> **Given request 1**: List each preventative measure against third-party damage that the text below on third-party damage to underground pipelines names.

Bayesian network model for predicting probability of third-party damage to underground pipelines and learning model parameters from incomplete datasets

https://doi.org/10.1016/j.ress.2020.107262Get rights and content

Highlights

  • Develope a BN model to evaluate probability of third-party damage to pipelines.

  • Apply expectation-maximization algorithm to learn parameters of the BN model.

  • Demonstrate the effectiveness of parameter learning using real-world TPD datasets.

  • Provide a data-driven means to improve the pipeline integrity management for TPD.

Abstract

Damage caused by third-party excavation is one of the leading threats to the structural integrity of underground energy pipelines. Based on fault tree models reported in the literature, the present study develops a Bayesian network (BN) model to estimate the probability of a given pipeline being hit by third-party excavations by taking into account common protective and preventative measures. The Expectation-Maximization (EM) algorithm in the context of the parameters learning is employed to learn the parameters of the BN model from datasets that consist of individual cases of third-party activities but with missing information. The effectiveness of the parameter learning for the developed Bayesian network is demonstrated by a numerical example involving simulated datasets of third-party activities and a case study using real-world datasets obtained from a major pipeline operator in Canada. The BN model and EM-based parameter learning proposed in this study allow pipeline operators to estimate the probability of hit by efficiently taking into account historical third-party excavation records in an objective, efficient manner.

Introduction

The historical pipeline incident data indicate that the mechanical damage from excavations by third parties is one of the leading threats to the structural integrity of buried pipelines [9,19]. A third party is neither a pipeline operator nor a contractor hired by the operator to service the pipeline; in other words, a third party is an individual or organization unrelated to pipeline assets. About 26% of the pipe-related incidents on onshore gas transmission pipelines in the United States resulted from third-party excavations between 2002 and 2013, almost equal to the number of incidents caused by external and internal corrosions combined [19]; the third-party damage is the leading threat to gas transmission pipelines in Europe and accounted for 28.4% of all the gas pipeline incidents between 1970 and 2016 (EGIG, [9]). Therefore, the pipeline industry and regulatory agencies are devoting significant efforts to preventing pipelines from being damaged by third-party excavations. Commonly used preventative measures for the third-party damage (TPD) include, for example, the one-call system (third parties notify the pipeline operators through one-call centers before excavations), warning signs along the pipeline right-of-way (ROW), regular patrol of ROW, and supervision of excavations by personnel of pipeline operators. Protective measures for TPD include the burial depth of pipelines and physical protection such as concrete slabs buried above the pipeline alignment. The Pipeline and Hazardous Materials Safety Administration (PHMSA) of the US Department of Transportation and Common Ground Alliance (CGA) have been using the damage information reporting tool (DIRT) to collect data regarding the damage of underground utilities including pipelines to facilitate the analysis of the effectiveness of preventative and protective measures against TPD (CGA, [6]).

> **Material**:
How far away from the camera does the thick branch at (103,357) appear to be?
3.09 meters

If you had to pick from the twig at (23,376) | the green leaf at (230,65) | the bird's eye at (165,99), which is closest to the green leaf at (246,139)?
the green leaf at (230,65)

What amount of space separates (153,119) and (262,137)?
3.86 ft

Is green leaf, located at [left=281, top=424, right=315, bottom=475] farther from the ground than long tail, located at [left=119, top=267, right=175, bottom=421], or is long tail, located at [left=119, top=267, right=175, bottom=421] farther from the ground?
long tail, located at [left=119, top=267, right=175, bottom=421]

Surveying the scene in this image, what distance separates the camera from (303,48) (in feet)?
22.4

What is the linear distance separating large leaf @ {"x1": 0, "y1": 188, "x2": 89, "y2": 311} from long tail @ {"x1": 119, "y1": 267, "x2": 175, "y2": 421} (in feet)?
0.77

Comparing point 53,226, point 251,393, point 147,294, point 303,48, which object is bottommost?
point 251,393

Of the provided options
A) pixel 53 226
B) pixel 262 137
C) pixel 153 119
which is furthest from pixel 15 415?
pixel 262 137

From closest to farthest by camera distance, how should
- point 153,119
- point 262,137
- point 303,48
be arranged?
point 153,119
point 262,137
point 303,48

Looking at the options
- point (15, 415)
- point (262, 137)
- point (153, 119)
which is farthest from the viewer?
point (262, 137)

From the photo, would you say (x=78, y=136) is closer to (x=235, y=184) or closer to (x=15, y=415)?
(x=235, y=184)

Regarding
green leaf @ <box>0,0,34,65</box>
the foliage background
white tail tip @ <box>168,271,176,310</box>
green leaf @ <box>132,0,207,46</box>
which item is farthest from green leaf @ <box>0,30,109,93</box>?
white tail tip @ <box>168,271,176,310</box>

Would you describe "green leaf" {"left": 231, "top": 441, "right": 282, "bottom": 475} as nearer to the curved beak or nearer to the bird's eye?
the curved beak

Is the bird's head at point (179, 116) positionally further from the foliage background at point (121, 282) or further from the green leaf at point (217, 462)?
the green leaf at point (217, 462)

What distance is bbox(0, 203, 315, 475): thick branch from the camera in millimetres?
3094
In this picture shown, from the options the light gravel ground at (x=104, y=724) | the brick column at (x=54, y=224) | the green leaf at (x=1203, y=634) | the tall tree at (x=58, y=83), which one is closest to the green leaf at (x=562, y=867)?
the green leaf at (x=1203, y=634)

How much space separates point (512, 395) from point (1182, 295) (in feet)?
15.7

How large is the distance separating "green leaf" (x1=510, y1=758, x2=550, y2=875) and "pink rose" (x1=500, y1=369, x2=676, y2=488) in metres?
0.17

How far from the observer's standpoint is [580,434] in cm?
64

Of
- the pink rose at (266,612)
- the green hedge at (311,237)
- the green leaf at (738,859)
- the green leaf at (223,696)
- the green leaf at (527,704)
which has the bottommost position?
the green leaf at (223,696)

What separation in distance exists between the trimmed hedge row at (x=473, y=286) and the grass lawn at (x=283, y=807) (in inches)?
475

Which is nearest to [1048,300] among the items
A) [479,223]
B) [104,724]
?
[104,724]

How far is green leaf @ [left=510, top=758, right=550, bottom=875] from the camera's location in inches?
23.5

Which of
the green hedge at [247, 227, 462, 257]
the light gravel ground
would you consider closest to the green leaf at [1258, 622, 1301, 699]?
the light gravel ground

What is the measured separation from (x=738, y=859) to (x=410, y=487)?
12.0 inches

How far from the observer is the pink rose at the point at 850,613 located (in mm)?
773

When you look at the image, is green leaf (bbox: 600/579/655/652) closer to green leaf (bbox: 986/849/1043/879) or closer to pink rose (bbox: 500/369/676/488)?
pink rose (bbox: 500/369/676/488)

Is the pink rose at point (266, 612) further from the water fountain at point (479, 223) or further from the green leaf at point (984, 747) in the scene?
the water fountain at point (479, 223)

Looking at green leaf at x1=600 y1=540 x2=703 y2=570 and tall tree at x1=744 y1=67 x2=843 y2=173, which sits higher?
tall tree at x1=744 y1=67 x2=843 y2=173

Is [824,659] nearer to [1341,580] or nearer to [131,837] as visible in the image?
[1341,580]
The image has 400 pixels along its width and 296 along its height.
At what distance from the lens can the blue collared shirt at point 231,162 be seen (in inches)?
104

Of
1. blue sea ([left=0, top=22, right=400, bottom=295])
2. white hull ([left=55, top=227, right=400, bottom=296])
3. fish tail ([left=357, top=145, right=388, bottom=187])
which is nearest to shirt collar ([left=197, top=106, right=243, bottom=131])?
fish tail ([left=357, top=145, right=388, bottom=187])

> **Given request 2**: Count the lines of the records above that contain the string "image", treating case as significant. Reply with the number only.

> **Right answer 1**:
- The one-call system
- Warning signs along the pipeline right-of-way (ROW)
- Regular patrol of ROW
- Supervision of excavations by personnel of pipeline operators

> **Right answer 2**: 4